Source excerpt
<<<<

# Replacing a porcelain toilet paper holder



## oh'mike (Sep 18, 2009)

Use a painters tool or stiff putty knife---cut any caulk with a knife--then tap the sharp tool all the way around the outside edges of the old holder--that may pop it loose.

If not smacking it to pieces with sharp light blows from a hammer may be required.

Goggles--gloved and a tarp ---be safe---Post a picture if you can--


----------



## Gymschu (Dec 12, 2010)

Usually they are backbuttered with grout and are held in place like the rest of the tile work. Perhaps someone caulked around it to give it a more finished look or fill in an unsightly gap. I would score the caulking with a utility knife and then see if you could gently pull the TP holder off the wall. Be careful as you don't want to possibly damage the surrounding tiles. If it doesn't pull off with a bit of elbow grease, you may have to use a roto-tool such as a DREMEL with an attached tile cutting blade. Gently cut into the TP holder and see if you can slice it into two pieces and then use a stiff putty knife to pry the pieces out. That would be my approach, but I'm sure others here who are more specialized in tile work can give you some better ideas.


----------



## ratherbefishing (Jan 13, 2011)

Is it surrounded by tile, or drywall?


----------



## oh'mike (Sep 18, 2009)

TP holders are often set into a 4x6 cut out in the drywall--


----------



## CDH (Aug 8, 2009)

It is in the drywall, there is no tile around it. I do believe as 1 of you posted that it is unsanded grout and not caulk that it has around it, I will go this week and see if I can find one that looks similar. I measured the one that got broke and it is approx 5"x 6" but I bet that the cutout in the drywall is probably like 1 of you stated a 4"x 6". I appreciate all the help as I am an electrical lineman and am not the best with fit and finish, in my world if it doesn't fit we just hit it with a bigger hammer and I don't want to make an un-sightly mess in my kids bathroom. Thanks' again. Charlie.


----------



## Gymschu (Dec 12, 2010)

CDH, your job will be very easy if it's just embedded in the drywall and surrounded by some grout. It should come out without much effort.


----------



## pyper (Jul 1, 2009)

If it's a clean break an you have the pieces, you can use superglue to put it back together.


----------

>>>>

Instructions
1 – Name every distinct username that posts in the thread on replacing a porcelain toilet paper holder.
2 – Edit the thread on replacing a porcelain toilet paper holder from "Goggles--gloved and a" to "some better ideas.", swapping "utility knife" for "box cutter".

Given information
<<<<

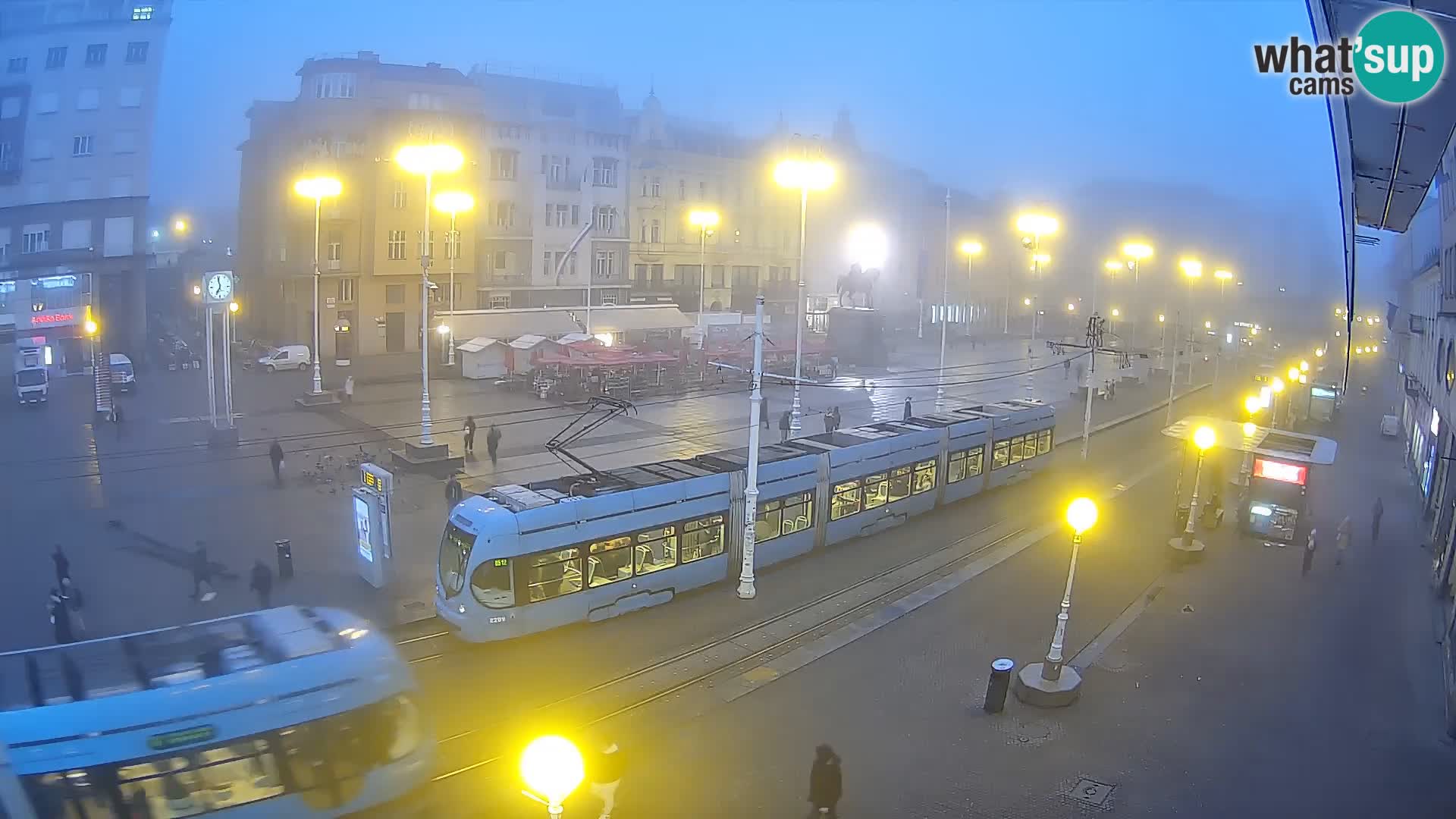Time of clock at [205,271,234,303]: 6:58
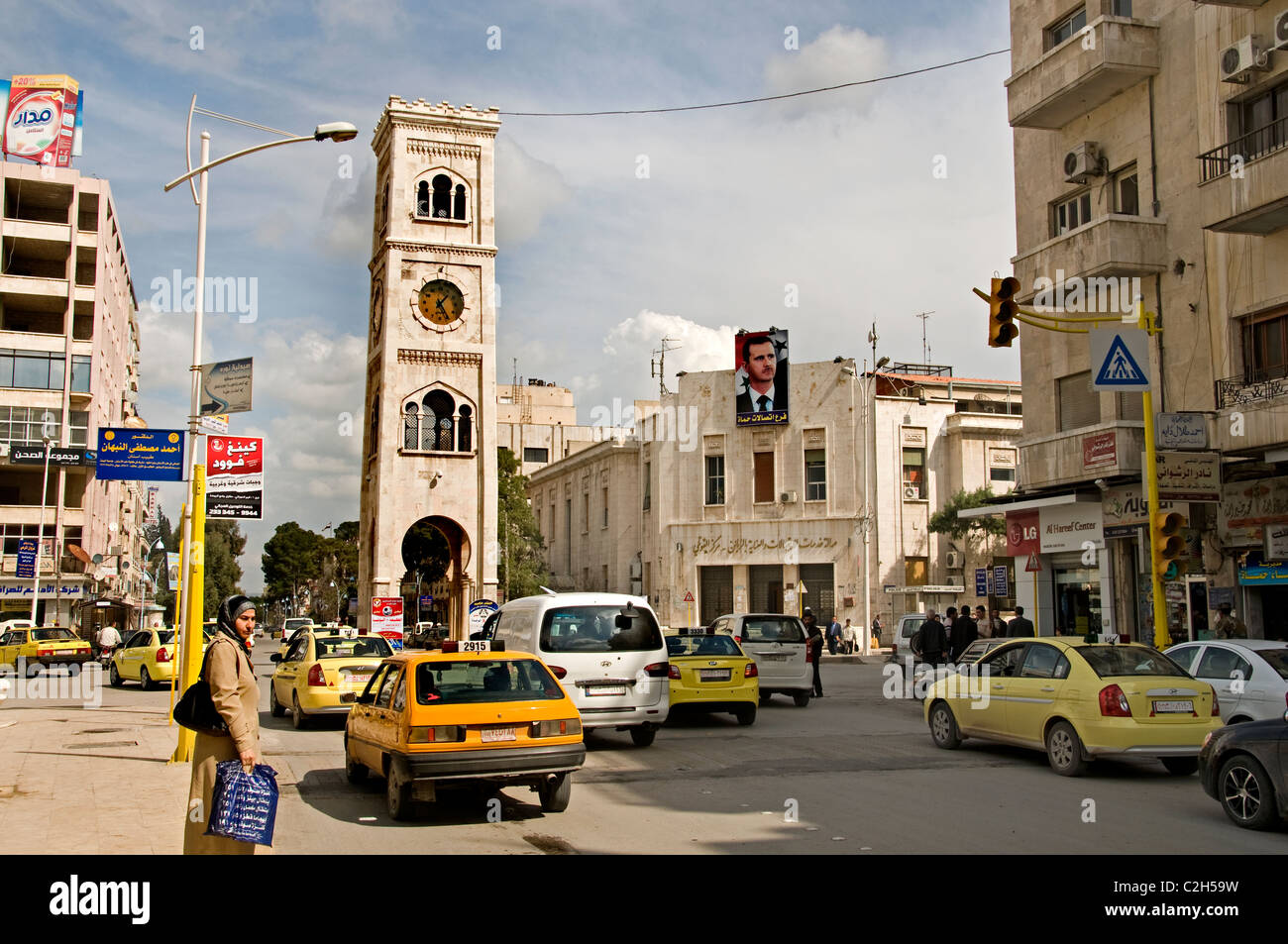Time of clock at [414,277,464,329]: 1:24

>>>>

Solution list
1 – oh'mike, Gymschu, ratherbefishing, CDH, pyper

2 –
Goggles--gloved and a tarp ---be safe---Post a picture if you can--


----------



## Gymschu (Dec 12, 2010)

Usually they are backbuttered with grout and are held in place like the rest of the tile work. Perhaps someone caulked around it to give it a more finished look or fill in an unsightly gap. I would score the caulking with a box cutter and then see if you could gently pull the TP holder off the wall. Be careful as you don't want to possibly damage the surrounding tiles. If it doesn't pull off with a bit of elbow grease, you may have to use a roto-tool such as a DREMEL with an attached tile cutting blade. Gently cut into the TP holder and see if you can slice it into two pieces and then use a stiff putty knife to pry the pieces out. That would be my approach, but I'm sure others here who are more specialized in tile work can give you some better ideas.